## Quoted passage

--- Begin ---

Friday, April 1, 2016

Freehold: Healing, Item Loss, and Economy

The discussion on these posts thus far has been super useful to me and things have changed in the previously posted text, but I'd rather charge boldly and then review!  


After talking with Harbinger of Doom after the last post I thought that the overall increase in threat level and player wish to avoid taking wounds will put a lot of pressure on healing characters to use all their spells to heal, which is not really much fun in the grand scheme of things. So I wanted to make some changes to healing.  

All magical healing and healing from class abilities in Freehold grant temporary hit points instead of healing normal hit points unless otherwise stated (there will be some new spells for specifically healing hit points normally at a lower rate of return).  Healing from healing kits are normal hit points, as are hit points recovered from long or short rests and hit points gained from taking wounds.

Reaction Actions

My hope is to provide more options for all players to use their reactions, even if they do not have class abilities or feats that provide them.  
  • Give Ground: As a reaction you can reduce the damage of a melee attack by 1d6 by moving five feet away from the attacker.  The attacker can follow you without provoking an attack of opportunity.  (blatantly stolen from Harbinger of Doom)
  • Self-Block: As a reaction you can use this to interpose yourself in the path of an attack meant for an adjacent ally.  This is declared before the attack is rolled and the ally can refuse it.  The attack is applied to you and you gain no benefit from your Dexterity against it, thus if you are wearing platemail you can jump in front of attacks meant for your allies and have some hope of remaining unhurt, but doing so in leather is dangerous.

--- End ---

Spatial reasoning dataset excerpts
--- Begin ---

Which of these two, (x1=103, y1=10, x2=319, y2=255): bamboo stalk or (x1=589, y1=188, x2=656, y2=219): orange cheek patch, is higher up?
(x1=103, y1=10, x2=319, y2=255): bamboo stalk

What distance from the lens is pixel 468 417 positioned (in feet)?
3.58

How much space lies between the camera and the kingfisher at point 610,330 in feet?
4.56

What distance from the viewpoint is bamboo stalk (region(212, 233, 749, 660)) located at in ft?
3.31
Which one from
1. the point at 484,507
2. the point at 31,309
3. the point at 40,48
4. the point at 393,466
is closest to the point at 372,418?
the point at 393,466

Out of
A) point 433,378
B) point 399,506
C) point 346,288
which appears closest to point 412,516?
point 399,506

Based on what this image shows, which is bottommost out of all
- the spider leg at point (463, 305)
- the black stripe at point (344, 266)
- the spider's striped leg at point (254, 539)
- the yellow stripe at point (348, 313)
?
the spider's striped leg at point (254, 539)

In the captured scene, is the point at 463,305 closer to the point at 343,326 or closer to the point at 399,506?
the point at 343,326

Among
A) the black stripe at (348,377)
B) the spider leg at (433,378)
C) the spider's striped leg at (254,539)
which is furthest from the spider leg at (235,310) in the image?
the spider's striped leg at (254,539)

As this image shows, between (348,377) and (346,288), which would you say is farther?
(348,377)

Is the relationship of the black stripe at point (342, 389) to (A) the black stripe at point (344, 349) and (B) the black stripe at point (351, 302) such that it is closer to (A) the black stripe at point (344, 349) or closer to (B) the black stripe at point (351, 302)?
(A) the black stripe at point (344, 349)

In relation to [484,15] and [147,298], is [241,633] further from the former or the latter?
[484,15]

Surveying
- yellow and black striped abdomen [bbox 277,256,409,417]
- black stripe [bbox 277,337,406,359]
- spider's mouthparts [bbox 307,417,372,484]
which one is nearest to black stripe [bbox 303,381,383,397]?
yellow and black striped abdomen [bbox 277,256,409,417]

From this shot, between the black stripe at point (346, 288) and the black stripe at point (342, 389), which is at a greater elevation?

--- End ---

## Directive 1
Decide whether each statement agrees with the Freehold post, answering yes or no and quoting the words from the post that settle it: (a) Healing kits restore normal hit points. (b) A player using Give Ground can be followed by the attacker only at the cost of an attack of opportunity. (c) Self-Block has to be declared before the attack is rolled.
## Directive 2
According to the Freehold post, by how much does Give Ground reduce the damage of a melee attack?

## Complete output 1
(a) Yes: "Healing from healing kits are normal hit points"
(b) No: "The attacker can follow you without provoking an attack of opportunity."
(c) Yes: "This is declared before the attack is rolled"

## Complete output 2
By 1d6.